▶ _DESCRIPTION OF THE TASK_
Every line containing the word "site" must be pulled from the records.

▼▼▼

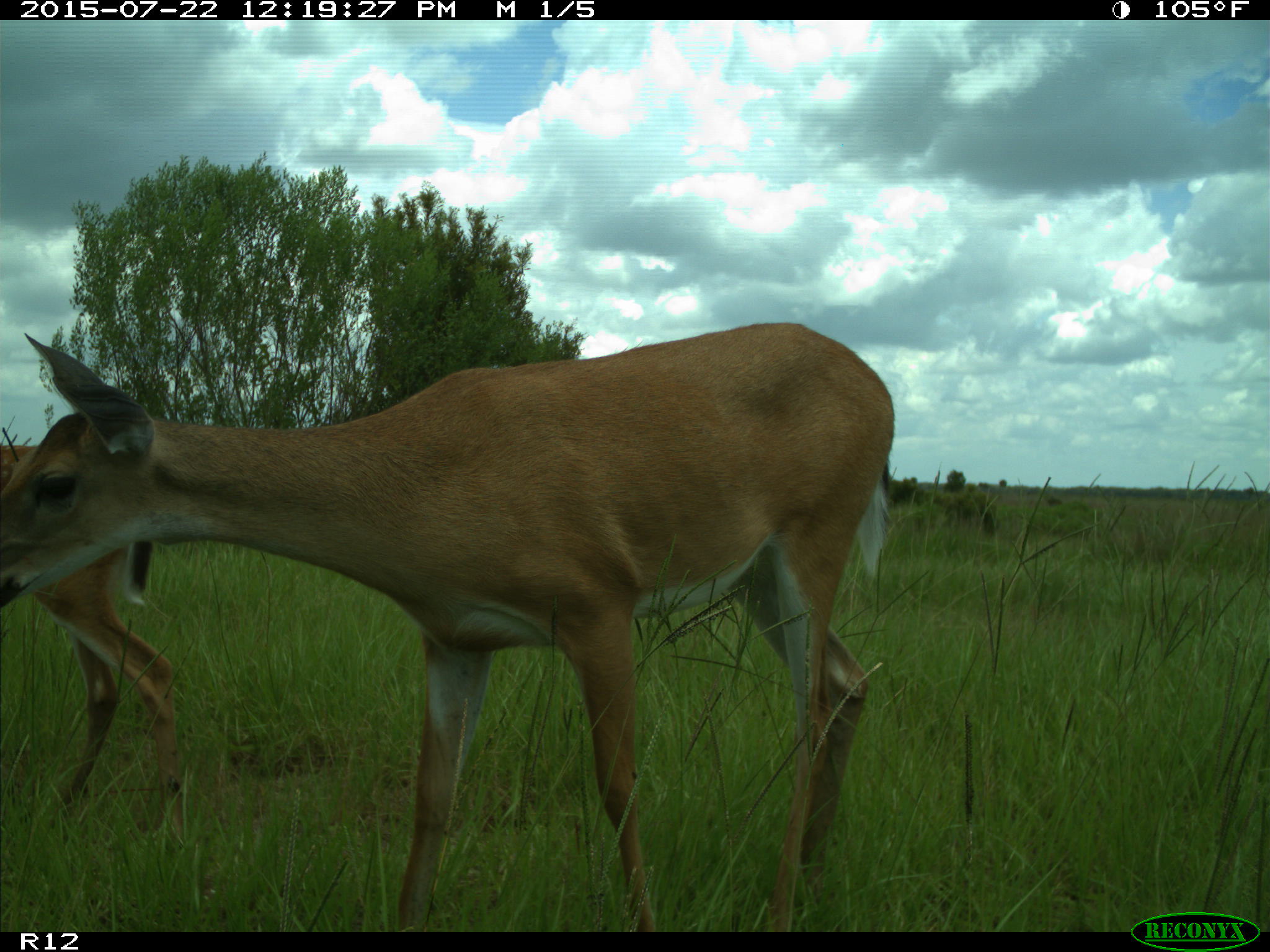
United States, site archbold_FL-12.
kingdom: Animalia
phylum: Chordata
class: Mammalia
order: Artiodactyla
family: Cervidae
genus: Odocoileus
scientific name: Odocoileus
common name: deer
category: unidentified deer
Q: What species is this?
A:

▲▲▲
▼▼▼

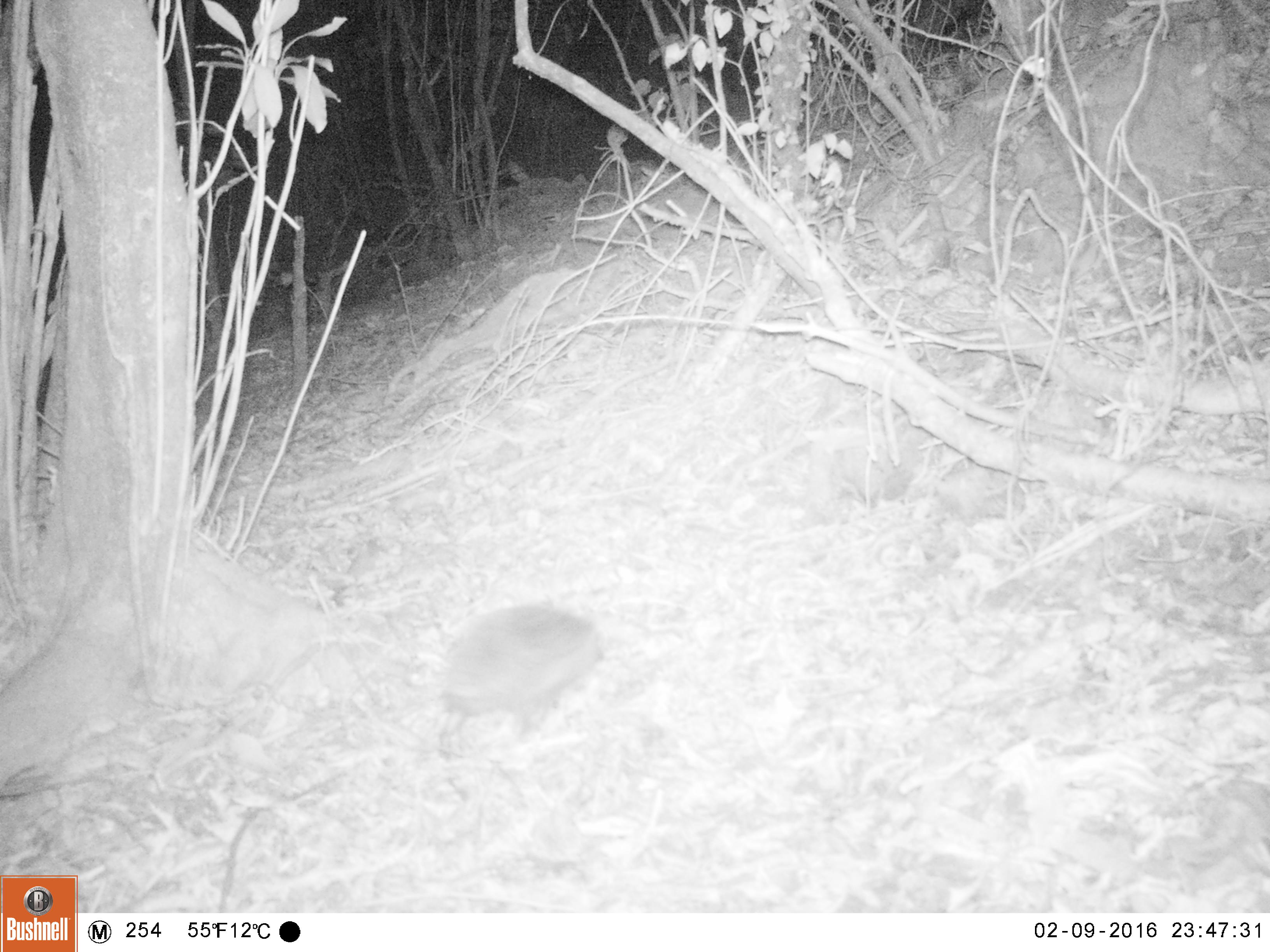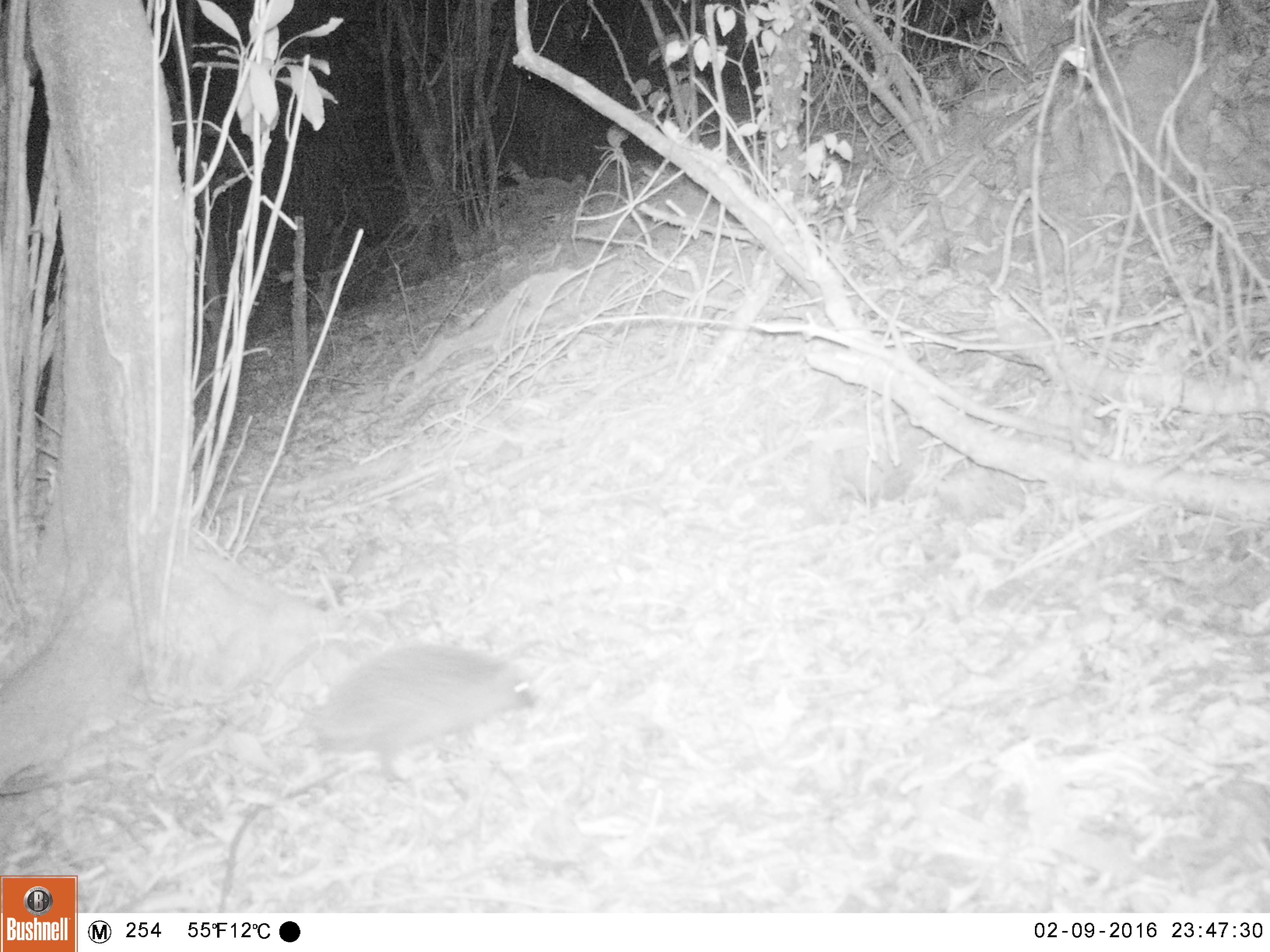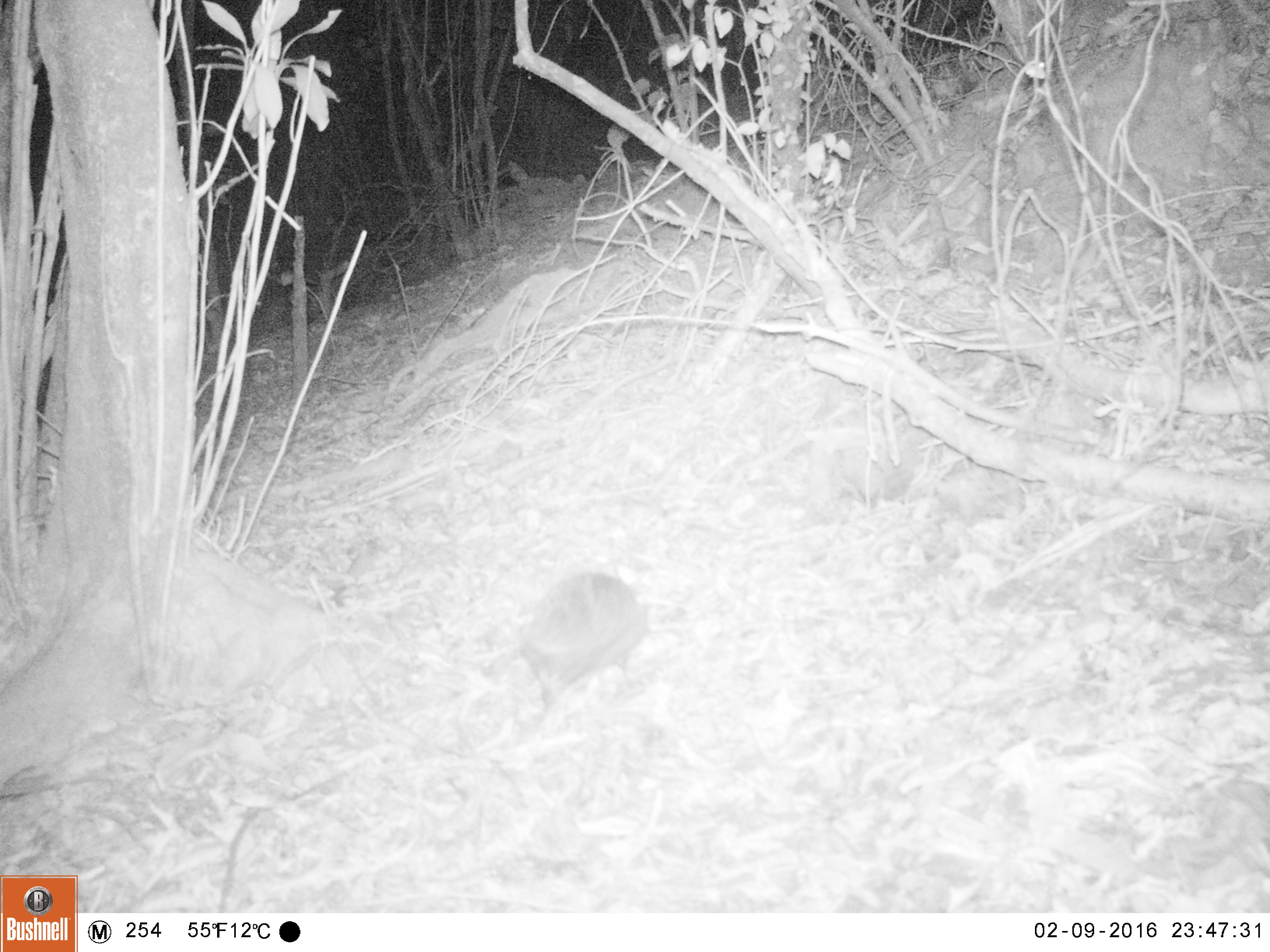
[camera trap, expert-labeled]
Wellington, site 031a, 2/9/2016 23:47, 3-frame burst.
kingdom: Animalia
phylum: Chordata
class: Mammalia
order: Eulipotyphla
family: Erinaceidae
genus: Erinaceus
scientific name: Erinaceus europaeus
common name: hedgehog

▲▲▲
▼▼▼

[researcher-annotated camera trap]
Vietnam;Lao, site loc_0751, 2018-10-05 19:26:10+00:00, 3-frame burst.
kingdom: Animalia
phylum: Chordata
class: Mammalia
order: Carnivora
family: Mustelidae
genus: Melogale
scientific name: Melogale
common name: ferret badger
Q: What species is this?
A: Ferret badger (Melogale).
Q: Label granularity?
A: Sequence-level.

▲▲▲

▶ _YOUR RESPONSE_
United States, site archbold_FL-12.
Wellington, site 031a, 2/9/2016 23:47, 3-frame burst.
Vietnam;Lao, site loc_0751, 2018-10-05 19:26:10+00:00, 3-frame burst.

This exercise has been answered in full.